An accurate and efficient mustering plan will decrease emergency response time, will decrease human error due to stressful situations and will provide to emergency responders with accurate information.
How does digital technology partake in making mine sites safer?
Digital technology has proven itself as being a great ally for the natural resources industry; from cloud solutions helping with logistics to digitalization and automation improving efficiency and creating more sustainable processes.
It is estimated that 44% of mining companies foresee the need of implementing digital technology to improve the health and safety of the workforce. From adding sensors to equipment that will monitor and communicate real time data to automating the most dangerous of processes to remove most risks; innovative technologies allow managers to know with a single click of a button where each member of the crew is and who is on the mine site at the time of the incident. Digital technology allows for the most up-to-date mobilization of the workforce in case of emergencies.
The Nomadis Mustering feature allows managers to quickly have an updated list of the entire workforce on-site, in transit or at home, allowing for a faster and effective emergency response.

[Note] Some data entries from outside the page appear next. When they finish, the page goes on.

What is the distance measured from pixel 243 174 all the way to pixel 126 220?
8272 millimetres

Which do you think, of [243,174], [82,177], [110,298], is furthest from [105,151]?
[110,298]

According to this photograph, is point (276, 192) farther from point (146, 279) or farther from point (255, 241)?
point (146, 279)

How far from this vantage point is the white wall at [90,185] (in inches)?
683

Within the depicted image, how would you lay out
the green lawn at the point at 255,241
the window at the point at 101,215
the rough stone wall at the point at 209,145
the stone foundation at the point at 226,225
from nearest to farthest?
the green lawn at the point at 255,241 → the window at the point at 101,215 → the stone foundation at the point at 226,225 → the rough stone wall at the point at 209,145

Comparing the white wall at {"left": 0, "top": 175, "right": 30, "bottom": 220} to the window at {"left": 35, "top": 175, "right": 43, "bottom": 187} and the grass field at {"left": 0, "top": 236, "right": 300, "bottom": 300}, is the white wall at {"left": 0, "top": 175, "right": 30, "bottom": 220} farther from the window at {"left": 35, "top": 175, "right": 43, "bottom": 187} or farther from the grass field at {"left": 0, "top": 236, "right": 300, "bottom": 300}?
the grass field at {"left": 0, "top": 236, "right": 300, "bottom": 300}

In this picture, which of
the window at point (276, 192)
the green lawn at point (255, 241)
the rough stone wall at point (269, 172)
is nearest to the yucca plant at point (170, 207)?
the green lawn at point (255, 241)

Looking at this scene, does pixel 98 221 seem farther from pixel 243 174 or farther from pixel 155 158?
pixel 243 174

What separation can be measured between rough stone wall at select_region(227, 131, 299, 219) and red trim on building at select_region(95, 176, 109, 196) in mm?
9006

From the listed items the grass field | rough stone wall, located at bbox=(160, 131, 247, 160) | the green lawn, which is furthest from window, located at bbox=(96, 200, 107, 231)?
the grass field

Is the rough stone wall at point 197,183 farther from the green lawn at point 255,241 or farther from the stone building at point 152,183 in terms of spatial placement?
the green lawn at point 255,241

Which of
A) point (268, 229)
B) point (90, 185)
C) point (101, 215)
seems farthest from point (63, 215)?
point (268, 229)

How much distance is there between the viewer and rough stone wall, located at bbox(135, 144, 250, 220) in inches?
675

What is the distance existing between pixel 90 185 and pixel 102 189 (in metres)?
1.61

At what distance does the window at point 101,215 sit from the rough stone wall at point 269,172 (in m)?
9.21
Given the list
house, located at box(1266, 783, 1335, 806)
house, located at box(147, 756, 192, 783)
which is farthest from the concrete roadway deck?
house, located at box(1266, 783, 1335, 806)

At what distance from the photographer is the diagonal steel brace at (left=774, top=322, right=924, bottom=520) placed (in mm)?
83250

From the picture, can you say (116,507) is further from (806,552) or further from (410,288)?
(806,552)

This also includes details on their precise location, team, work schedule, work shift, and all information required to help locate people in an emergency situation.
While hazards on industrial sites will continue to exist, innovating mustering plans will allow to decrease deadly accidents, prevent the biggest threats and will transform industrial sites into safer workplaces. With proper policies, procedures and the help of technology, the industry may even aim at reaching a zero-harm workplace.